▶ **Trecho fornecido**
Muricy destaca que as chamadas pragas da agricultura são, na verdade, a resposta da natureza desequilibrada pelo modelo de produção baseado na monocultura banhada em agroquímicos, que resiste. “Como disse a grande agrônoma Ana Primavesi, os agrotóxicos são os criadores de pragas”. Para o agrônomo, o momento agora é de trabalhar para ampliar esse tempo para aprofundar o debate com a sociedade nos estados.

Também integrante do Fórum Nacional de Combate aos Impactos dos Agrotóxicos e Transgênicos, o advogado Cleber Adriano Rodrigues Folgado entende que a sociedade civil está organizada. “Conseguir adiar a votação demonstra que a sociedade não vai aceitar que se coloque de goela abaixo o Pacote do Veneno. O desmonte da Lei de agrotóxicos afeta toda a sociedade, pois tais produtos são um enorme problema de saúde pública e socioambiental”.

Ele afirma que será grande a mobilização para barrar o Pacote e para pressionar o avanço da Política Nacional de Redução de Agrotóxicos, que representa o “Pacote Pela Alimentação Saudável e Pela Vida”.

“A mobilização da sociedade, até agora, foi o elemento fundamental, juntamente com a bancada dos deputados comprometidos contra o Pacote do Veneno, para barrar a aprovação do texto substitutivo. Porém é preciso que a sociedade, as organizações e pessoas comprometidas com a vida possam ampliar a mobilização e principalmente denunciar na sociedade o mal que representa o desmonte da legislação de agrotóxicos. Continuaremos firmes na luta pela Vida e contra os agrotóxicos”.

A deputada Tereza Cristina (PSB-MS), presidente da comissão especial e da Frente Parlamentar Mista da Agropecuária, marcou nova reunião para o próximo dia 29. O substitutivo, que volta a ser discutido dos deputados, poderá ser colocado em votação.

▶ **Tarefas**
1) Segundo o trecho, para qual dia a deputada Tereza Cristina marcou nova reunião?
2) Redigite, sem nenhuma alteração, a parte do trecho que vai de "A deputada Tereza" até "colocado em votação.".
As entradas não têm relação alguma com este exercício.

▶ **Entradas armazenadas**
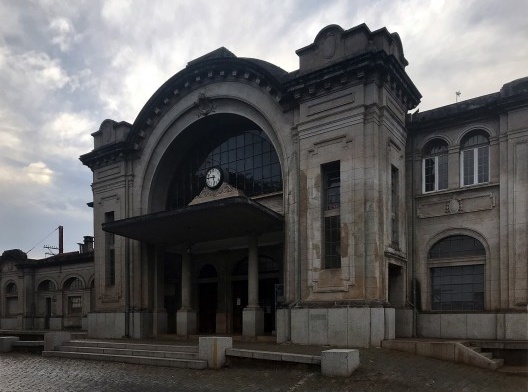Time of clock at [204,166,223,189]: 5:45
...
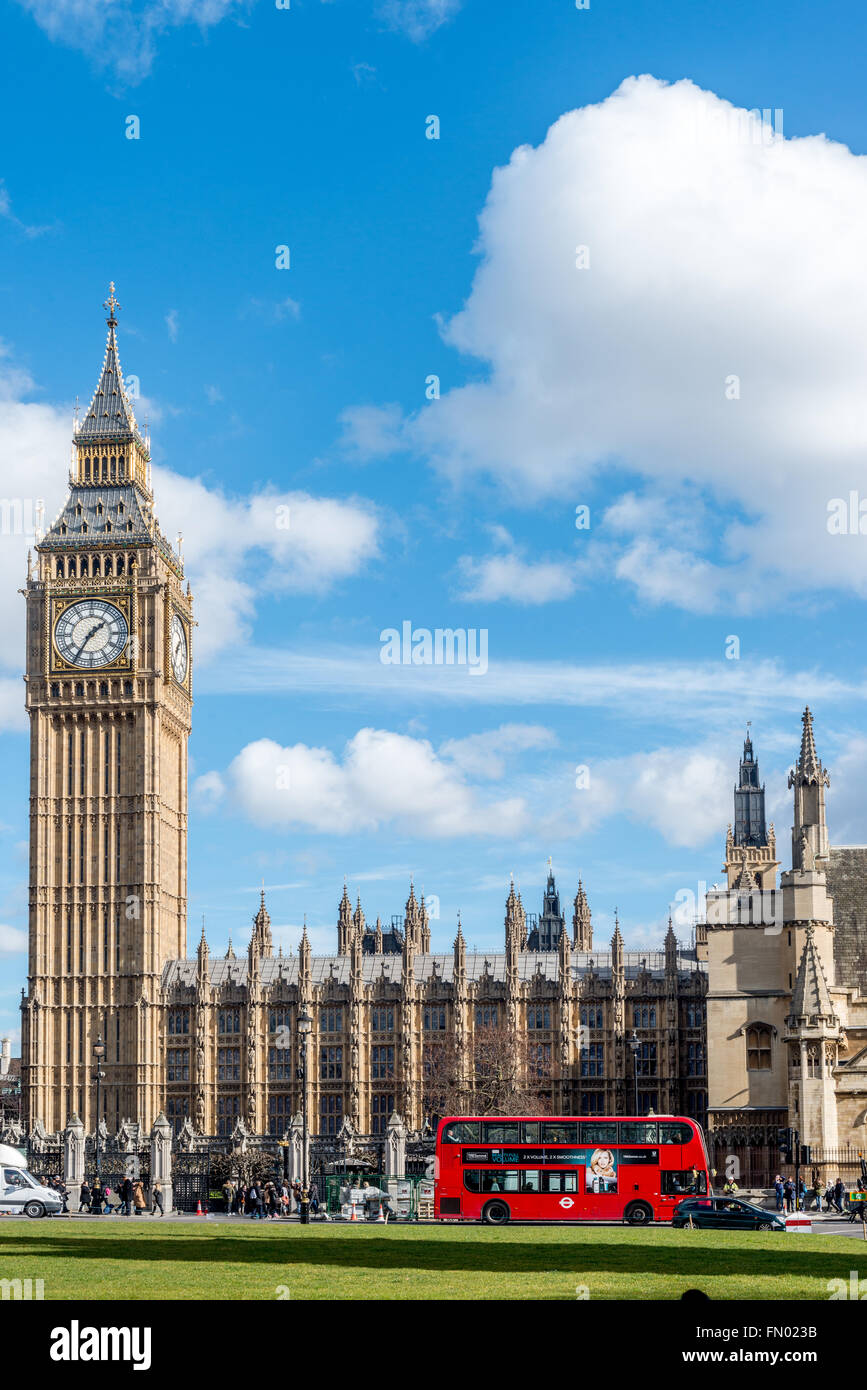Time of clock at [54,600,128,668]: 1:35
...
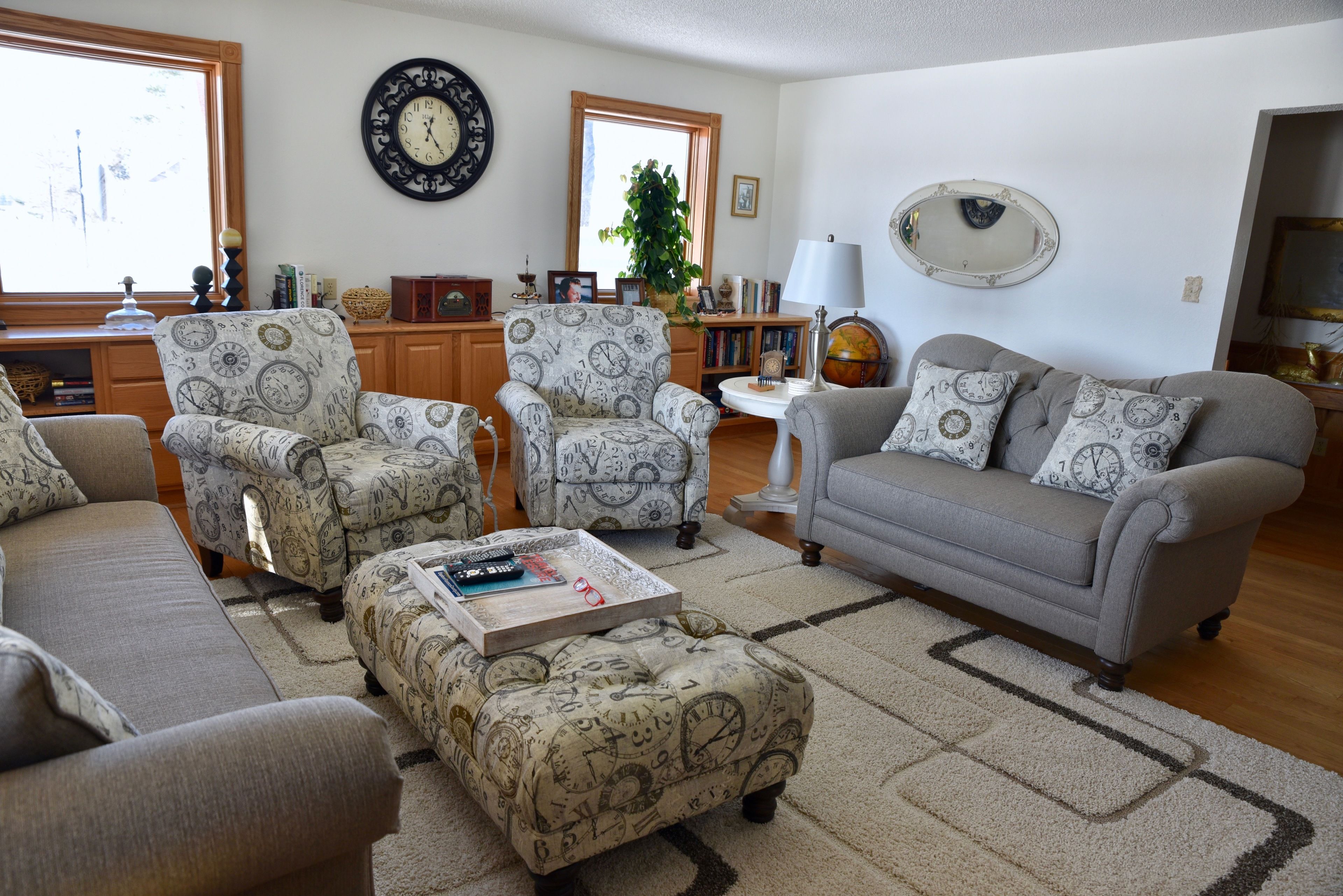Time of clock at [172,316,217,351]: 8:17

▶ **Respostas do exercício**
1) Para o próximo dia 29.

2)
A deputada Tereza Cristina (PSB-MS), presidente da comissão especial e da Frente Parlamentar Mista da Agropecuária, marcou nova reunião para o próximo dia 29. O substitutivo, que volta a ser discutido dos deputados, poderá ser colocado em votação.